Auch die Frage, wer das Honorar des Arztes zahle, sei für die Beurteilung der Umsatzsteuerfreiheit von nachrangiger Bedeutung.

Konsequenzen für die Praxis: Ausgehend von den zitierten Passagen aus dem Urteil des BFH dürfte die Diskussion, ob honorar- und konsiliarärztliche Leistungen umsatzsteuerpflichtige Leistungen gegenüber einer Klinik sind, beendet sein.

Nachdem der BFH klargestellt hat, dass ein persönliches Vertrauensverhältnis nicht in jedem Fall erforderlich ist, sondern die Tätigkeit des Arztes ein notwendiger Bestandteil einer planvollen und den Regeln der ärztlichen Kunst entsprechenden Heilbehandlung sein muss, dürfte die Auffassung der Finanzverwaltung, honorar- und konsiliarärztliche Tätigkeiten seien umsatzsteuerpflichtig, nicht länger zu halten sein.

Konsiliarärzte sind fester Bestandteil der Klinikleistung

Vereinfachung in die Diskussion bringt auch folgende Tatsache: Der Konsiliararzt wird regelmäßig zugezogen, wenn das vorhandene ärztliche Personal einer Klinik eine Zweitmeinung benötigt oder bestimmte fachliche Kompetenzen gebraucht werden, die die Klinik nicht vorhält.

Die Tätigkeit des Konsiliararztes stellt somit einen notwendigen Bestandteil einer planvollen und lege artis durchgeführten Heilbehandlung dar und ist damit umsatzsteuerfrei.

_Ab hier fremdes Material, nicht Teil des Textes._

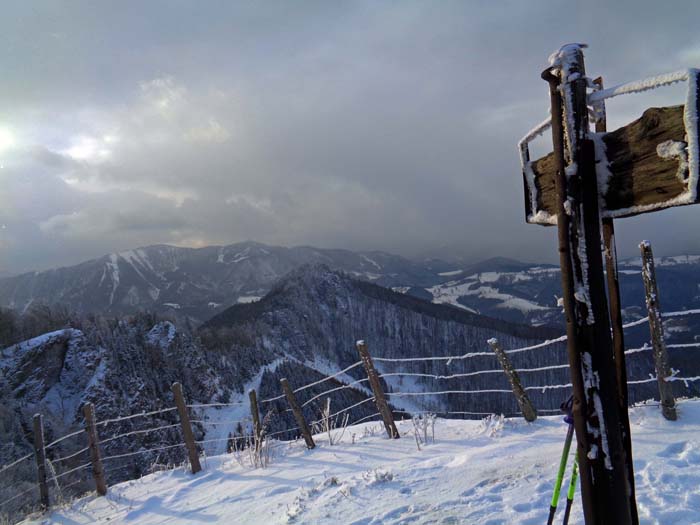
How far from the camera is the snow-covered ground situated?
136 inches

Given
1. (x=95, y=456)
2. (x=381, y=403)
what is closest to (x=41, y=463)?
(x=95, y=456)

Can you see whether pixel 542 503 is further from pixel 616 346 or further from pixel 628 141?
pixel 628 141

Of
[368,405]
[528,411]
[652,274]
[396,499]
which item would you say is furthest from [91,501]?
[368,405]

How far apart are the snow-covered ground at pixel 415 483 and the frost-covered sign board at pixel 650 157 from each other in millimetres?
2489

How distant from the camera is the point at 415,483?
4.36m

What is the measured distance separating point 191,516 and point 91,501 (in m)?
3.41

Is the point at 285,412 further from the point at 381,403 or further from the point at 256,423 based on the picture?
the point at 381,403

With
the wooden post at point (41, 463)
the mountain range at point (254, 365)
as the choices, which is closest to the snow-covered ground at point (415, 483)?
the wooden post at point (41, 463)

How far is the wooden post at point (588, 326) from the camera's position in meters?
2.15

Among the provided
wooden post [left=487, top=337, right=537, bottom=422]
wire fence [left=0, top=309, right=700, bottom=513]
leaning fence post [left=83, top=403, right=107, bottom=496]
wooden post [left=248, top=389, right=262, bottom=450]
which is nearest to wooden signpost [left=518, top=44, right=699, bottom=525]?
A: wire fence [left=0, top=309, right=700, bottom=513]

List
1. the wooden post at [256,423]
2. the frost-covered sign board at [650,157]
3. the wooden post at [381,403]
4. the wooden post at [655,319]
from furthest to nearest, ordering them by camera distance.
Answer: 1. the wooden post at [256,423]
2. the wooden post at [381,403]
3. the wooden post at [655,319]
4. the frost-covered sign board at [650,157]

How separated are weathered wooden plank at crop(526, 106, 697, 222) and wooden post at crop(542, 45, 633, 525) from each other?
3.7 inches

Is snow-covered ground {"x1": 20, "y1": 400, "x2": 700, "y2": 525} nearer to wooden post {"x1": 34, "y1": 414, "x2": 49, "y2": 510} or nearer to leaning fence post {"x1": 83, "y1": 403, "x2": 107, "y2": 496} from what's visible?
leaning fence post {"x1": 83, "y1": 403, "x2": 107, "y2": 496}

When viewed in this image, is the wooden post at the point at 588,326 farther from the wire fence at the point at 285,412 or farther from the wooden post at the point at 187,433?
the wooden post at the point at 187,433
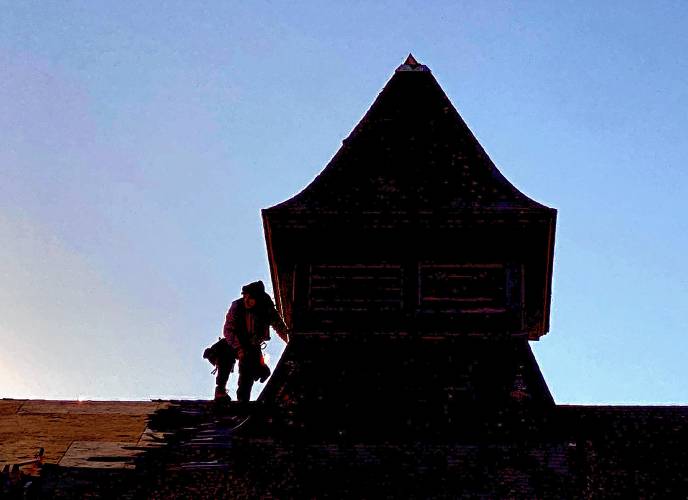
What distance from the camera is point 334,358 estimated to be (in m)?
16.4

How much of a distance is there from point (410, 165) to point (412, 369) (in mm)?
3495

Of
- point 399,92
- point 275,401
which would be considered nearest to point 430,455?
point 275,401

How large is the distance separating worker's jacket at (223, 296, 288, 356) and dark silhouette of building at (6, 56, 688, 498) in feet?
1.72

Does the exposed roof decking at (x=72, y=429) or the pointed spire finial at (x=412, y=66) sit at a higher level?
the pointed spire finial at (x=412, y=66)

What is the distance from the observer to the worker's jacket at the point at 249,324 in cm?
1720

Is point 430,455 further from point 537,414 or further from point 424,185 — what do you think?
point 424,185

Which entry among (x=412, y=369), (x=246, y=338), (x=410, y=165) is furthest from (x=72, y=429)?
(x=410, y=165)

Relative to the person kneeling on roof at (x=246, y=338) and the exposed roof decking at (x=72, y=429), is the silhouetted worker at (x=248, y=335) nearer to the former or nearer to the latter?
the person kneeling on roof at (x=246, y=338)

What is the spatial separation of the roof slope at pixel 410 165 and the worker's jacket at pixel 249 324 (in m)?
1.32

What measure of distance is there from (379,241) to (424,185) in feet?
3.76

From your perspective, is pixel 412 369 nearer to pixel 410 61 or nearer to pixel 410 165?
pixel 410 165

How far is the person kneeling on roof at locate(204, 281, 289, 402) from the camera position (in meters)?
17.1

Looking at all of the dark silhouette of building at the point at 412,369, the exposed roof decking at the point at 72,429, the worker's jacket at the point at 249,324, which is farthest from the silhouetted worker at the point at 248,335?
the exposed roof decking at the point at 72,429

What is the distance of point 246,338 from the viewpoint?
679 inches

Gleiches gilt für die Tätigkeit als Honorararzt.

Wie berichtet soll die Tätigkeit des Honorararztes im Rahmen des Versorgungsstrukturgesetzes durch eine Reform des Krankenhausentgeltgesetzes legalisiert werden, bzw. bestehende Zweifel an der Zulässigkeit sollen beseitigt werden.

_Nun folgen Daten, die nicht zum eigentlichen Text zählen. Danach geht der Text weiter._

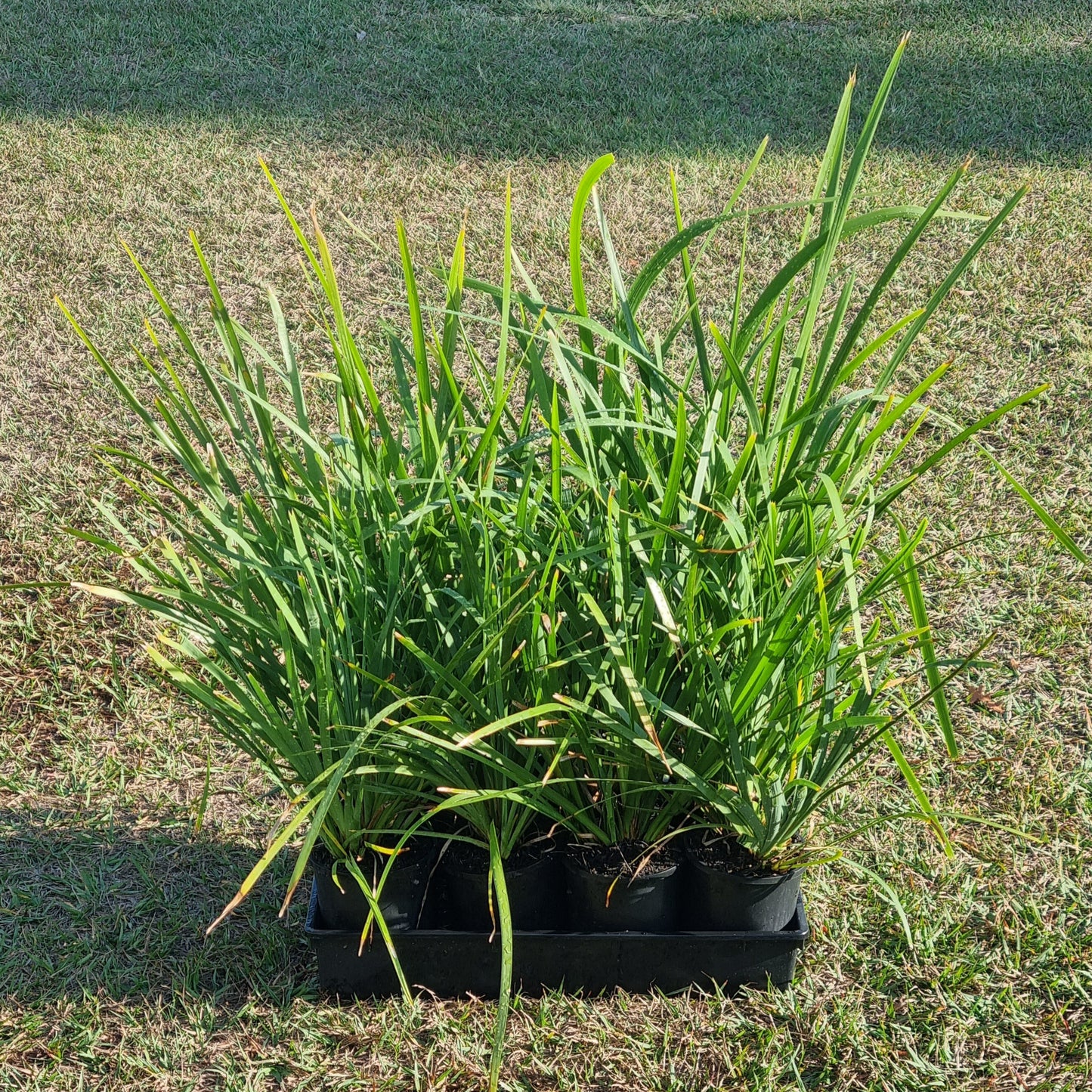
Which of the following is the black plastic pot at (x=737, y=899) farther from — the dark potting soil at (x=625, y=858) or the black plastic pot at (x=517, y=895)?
the black plastic pot at (x=517, y=895)

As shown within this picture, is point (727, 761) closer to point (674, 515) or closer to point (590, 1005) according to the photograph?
point (674, 515)

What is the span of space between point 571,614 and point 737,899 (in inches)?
17.7

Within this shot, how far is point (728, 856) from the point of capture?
1.54 meters

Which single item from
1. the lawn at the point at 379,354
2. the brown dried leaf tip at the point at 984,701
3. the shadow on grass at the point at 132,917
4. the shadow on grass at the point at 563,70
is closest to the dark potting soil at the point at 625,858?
the lawn at the point at 379,354

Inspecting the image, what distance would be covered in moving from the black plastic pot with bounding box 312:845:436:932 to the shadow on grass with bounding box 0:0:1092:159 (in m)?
3.54

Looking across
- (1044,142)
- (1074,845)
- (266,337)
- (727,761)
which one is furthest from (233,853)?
(1044,142)

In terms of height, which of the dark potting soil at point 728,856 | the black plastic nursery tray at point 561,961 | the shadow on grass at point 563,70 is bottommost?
the black plastic nursery tray at point 561,961

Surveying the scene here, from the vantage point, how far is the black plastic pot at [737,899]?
1.50 m

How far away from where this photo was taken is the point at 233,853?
6.20 feet

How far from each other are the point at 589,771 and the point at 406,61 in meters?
4.69

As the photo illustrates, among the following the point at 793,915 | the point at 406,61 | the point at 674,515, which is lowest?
the point at 793,915

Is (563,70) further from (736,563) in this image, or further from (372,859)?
(372,859)

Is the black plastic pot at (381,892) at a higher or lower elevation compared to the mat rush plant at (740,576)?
lower

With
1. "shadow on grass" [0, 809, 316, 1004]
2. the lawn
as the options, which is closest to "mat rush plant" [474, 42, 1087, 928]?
the lawn
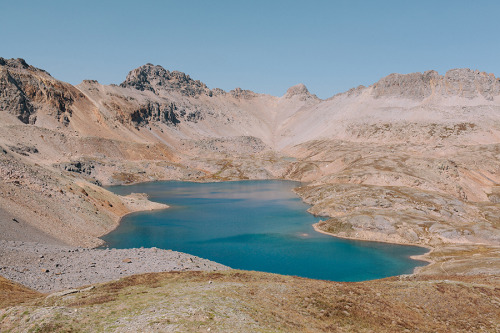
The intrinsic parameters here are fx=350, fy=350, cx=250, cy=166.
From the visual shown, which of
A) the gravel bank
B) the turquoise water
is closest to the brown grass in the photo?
the gravel bank

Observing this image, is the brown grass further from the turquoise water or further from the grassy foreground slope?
the turquoise water

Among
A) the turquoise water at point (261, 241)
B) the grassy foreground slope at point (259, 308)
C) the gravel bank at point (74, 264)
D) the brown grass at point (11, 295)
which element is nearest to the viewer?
the grassy foreground slope at point (259, 308)

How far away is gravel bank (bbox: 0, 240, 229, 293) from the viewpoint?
4366 centimetres

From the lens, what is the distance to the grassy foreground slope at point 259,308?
22312mm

Dass die Tätigkeit des Honorararztes im Rahmen eines ordnungsgemäßen Klinikbetriebes erfolgt, der wiederum eine planvolle Heilbehandlung lege artis zum Inhalt hat, dürfte außer Zweifel stehen.

Zur Person: Dietmar Sedlaczek ist Steuerberater und Fachanwalt für Medizinrecht. Er betreibt eine Kanzlei für Medizin- und Steuerrecht in Berlin und ist Partner des Steuerberaterverbunds Metax.